Our BetterMost Community > The Polling Place
Do you agree with Thoreau?
Front-Ranger:
Hmmm. The results of this poll and your comments, dela, have made me think about the subject of happiness more. I started keeping a happiness log, and, while it is too early to tell for sure, I have learned that I am happy a lot more than I originally thought. However, when moments of unhappiness come, they tend to overshadow and block out the happiness, the way a cloud can block out the infinitely more powerful rays of the sun.
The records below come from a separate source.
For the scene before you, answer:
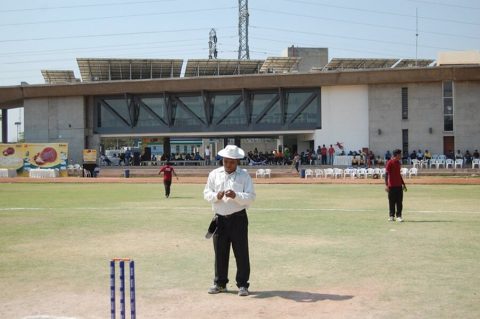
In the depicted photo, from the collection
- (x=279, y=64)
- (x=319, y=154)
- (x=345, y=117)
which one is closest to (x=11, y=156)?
(x=279, y=64)

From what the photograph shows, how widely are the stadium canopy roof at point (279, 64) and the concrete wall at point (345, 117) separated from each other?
442 centimetres

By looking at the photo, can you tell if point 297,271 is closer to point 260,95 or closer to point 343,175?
point 343,175

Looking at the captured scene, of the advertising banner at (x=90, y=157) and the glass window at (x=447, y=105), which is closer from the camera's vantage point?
the advertising banner at (x=90, y=157)

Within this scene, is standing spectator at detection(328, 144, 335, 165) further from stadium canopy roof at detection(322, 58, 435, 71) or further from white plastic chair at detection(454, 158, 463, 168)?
white plastic chair at detection(454, 158, 463, 168)

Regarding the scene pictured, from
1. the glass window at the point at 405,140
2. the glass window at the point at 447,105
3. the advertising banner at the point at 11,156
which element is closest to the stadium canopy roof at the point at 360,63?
the glass window at the point at 447,105

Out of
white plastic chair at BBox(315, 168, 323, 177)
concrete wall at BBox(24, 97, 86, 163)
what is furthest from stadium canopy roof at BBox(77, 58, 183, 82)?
white plastic chair at BBox(315, 168, 323, 177)

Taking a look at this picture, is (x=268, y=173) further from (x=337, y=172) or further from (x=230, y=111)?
(x=230, y=111)

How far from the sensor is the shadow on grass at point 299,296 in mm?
8102

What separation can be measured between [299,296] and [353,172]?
126 ft

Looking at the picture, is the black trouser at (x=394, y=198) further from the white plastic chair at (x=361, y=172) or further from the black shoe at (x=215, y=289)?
the white plastic chair at (x=361, y=172)

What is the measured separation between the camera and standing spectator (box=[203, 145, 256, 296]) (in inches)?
336

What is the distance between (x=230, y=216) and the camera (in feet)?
28.3

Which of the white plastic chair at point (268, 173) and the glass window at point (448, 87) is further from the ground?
the glass window at point (448, 87)

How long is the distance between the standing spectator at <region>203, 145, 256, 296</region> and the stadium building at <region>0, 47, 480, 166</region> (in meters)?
46.8
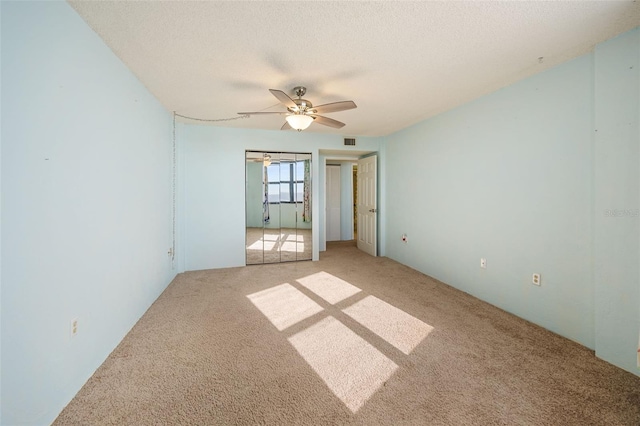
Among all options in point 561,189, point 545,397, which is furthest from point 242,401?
point 561,189

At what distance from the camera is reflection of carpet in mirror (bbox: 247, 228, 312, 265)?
4.61 m

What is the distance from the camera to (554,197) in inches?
92.1

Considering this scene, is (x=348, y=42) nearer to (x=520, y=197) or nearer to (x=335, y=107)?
(x=335, y=107)

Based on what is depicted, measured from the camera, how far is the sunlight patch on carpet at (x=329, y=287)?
3.19 meters

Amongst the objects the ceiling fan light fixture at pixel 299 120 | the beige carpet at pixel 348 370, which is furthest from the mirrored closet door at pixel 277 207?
the ceiling fan light fixture at pixel 299 120

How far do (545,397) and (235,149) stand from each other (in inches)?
A: 179

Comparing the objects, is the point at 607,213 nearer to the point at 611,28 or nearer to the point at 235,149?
the point at 611,28

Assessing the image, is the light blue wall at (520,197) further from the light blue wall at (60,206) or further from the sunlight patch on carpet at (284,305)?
the light blue wall at (60,206)

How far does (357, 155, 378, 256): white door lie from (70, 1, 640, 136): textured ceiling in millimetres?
2372

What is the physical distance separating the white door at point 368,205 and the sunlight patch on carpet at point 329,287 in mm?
→ 1701

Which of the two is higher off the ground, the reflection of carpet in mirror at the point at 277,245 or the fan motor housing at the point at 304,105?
the fan motor housing at the point at 304,105

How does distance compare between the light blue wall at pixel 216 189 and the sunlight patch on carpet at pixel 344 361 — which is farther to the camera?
the light blue wall at pixel 216 189

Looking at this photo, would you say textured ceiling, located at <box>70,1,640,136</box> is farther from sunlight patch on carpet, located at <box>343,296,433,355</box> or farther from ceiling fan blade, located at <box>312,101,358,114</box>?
sunlight patch on carpet, located at <box>343,296,433,355</box>

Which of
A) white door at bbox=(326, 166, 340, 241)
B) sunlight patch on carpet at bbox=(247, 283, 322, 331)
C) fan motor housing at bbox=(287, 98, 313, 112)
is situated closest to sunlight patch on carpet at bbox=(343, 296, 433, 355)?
sunlight patch on carpet at bbox=(247, 283, 322, 331)
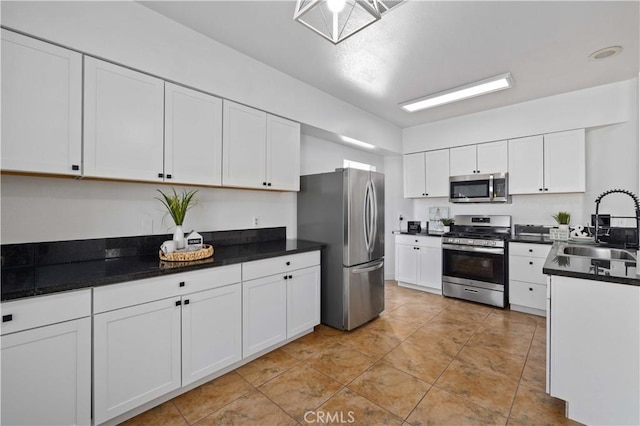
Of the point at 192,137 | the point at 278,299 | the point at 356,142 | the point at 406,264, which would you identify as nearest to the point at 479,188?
the point at 406,264

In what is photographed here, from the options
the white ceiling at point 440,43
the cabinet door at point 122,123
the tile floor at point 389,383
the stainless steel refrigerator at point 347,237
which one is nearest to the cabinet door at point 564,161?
the white ceiling at point 440,43

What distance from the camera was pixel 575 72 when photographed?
9.70ft

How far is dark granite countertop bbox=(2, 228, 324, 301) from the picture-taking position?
139 cm

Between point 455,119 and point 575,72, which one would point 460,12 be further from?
point 455,119

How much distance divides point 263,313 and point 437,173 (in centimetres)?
366

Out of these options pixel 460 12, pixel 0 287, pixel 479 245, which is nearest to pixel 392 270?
pixel 479 245

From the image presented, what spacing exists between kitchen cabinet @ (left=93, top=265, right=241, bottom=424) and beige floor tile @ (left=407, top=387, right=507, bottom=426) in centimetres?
143

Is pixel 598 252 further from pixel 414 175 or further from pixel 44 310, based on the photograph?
pixel 44 310

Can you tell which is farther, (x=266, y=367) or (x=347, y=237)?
(x=347, y=237)

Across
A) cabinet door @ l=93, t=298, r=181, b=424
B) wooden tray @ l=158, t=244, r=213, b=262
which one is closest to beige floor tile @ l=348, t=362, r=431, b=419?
cabinet door @ l=93, t=298, r=181, b=424

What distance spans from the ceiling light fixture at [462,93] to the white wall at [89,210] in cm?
271

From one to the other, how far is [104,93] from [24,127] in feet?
1.57

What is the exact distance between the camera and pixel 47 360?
1402mm

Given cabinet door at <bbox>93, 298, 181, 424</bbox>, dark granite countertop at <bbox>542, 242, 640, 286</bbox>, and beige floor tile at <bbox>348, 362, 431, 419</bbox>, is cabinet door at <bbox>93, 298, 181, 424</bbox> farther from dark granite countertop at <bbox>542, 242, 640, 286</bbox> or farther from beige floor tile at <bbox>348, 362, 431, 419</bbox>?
dark granite countertop at <bbox>542, 242, 640, 286</bbox>
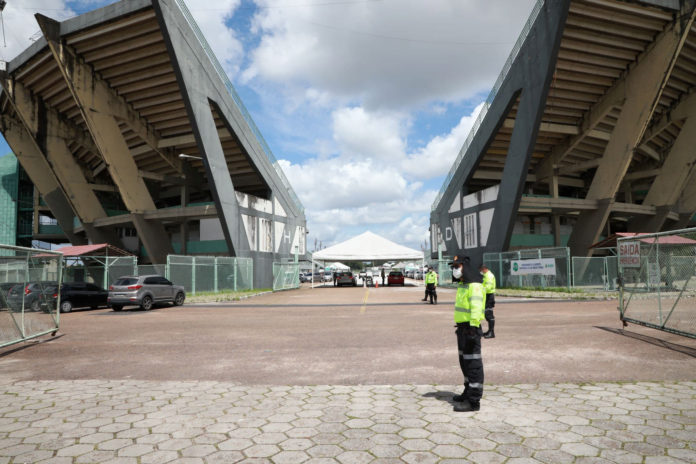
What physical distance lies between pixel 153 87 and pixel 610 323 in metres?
29.1

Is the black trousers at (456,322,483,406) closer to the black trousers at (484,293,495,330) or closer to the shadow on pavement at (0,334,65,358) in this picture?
the black trousers at (484,293,495,330)

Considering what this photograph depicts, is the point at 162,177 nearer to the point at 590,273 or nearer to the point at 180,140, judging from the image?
the point at 180,140

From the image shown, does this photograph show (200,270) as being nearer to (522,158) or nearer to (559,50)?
(522,158)

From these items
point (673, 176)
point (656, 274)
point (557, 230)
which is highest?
point (673, 176)

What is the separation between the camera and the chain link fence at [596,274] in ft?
79.6

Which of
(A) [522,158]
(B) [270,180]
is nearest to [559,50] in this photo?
(A) [522,158]

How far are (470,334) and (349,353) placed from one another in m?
3.70

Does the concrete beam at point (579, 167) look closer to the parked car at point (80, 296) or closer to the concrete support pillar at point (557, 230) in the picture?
the concrete support pillar at point (557, 230)

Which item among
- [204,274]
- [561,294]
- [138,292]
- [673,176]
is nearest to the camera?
[138,292]

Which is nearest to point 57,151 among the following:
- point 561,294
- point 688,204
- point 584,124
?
point 561,294

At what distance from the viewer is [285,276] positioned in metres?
36.8

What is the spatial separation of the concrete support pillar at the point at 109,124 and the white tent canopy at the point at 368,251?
14069 millimetres

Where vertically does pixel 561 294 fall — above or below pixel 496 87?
below

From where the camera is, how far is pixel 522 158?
27.0m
I found out some interesting statistics courtesy of our wonderful Internet: "The average American is only 69 percent happy, and happy only 54 percent of the time (Seligman, 2002). Also, at any given time, one in every four Americans is suffering from mild depression (Seligman, 1994). While the happiness level of over one quarter of the American population falls between 57 and 71 percent, and 8 percent are even less than 57 percent happy, one fifth of Americans are over 85 percent happy." This comes from http://thehappinessshow.com/HappinessResearchStillNeeded.htm. Also they say, "Nigeria is now the happiest nation in the world, followed by Mexico, Venezuela, El Salvador, and Puerto Rico, with the U.S. ranked 16th."
delalluvia:
--- Quote ---I have learned that I am happy a lot more than I originally thought. However, when moments of unhappiness come, they tend to overshadow and block out the happiness, the way a cloud can block out the infinitely more powerful rays of the sun.
--- End quote ---
Front,
Do those moments of unhappiness overwhelm the happy times because YOU let it or is the unhappiness - when it happens - desperate life/death/clinical and thus overwhelming?
Front-Ranger:
I suspect the latter. The primitive part of the brain seems to respond more intensely to threats and bad things. There has been research that asked children about their earliest memories and children seem to remember bad things that happen to them much more than good things. But also, a person's orientation, whether an optimist or a pessimist, is a factor on differing perceptions of happy and sad. We all know curmudgeons, those who respond negatively to neutral happenings or even positive things, and pollyannas, who have the opposite view. Another way of putting this that has to do with the movie is, which do you prefer, tragedies or comedies? Brokeback Mountain is a tragedy but many people respond to it because it "hurts so good." It's not as black and white as that, I know.
Giancarlo:
I'm a joyful optimist despite having plenty of hurt in my own life. I do believe we are happier then we could ever imagine. Even though I've been backstabbed by friends recently, I felt that I have to live and understand how beautiful life really is.
Front-Ranger:
Giancarlo that was positively Felliniesque!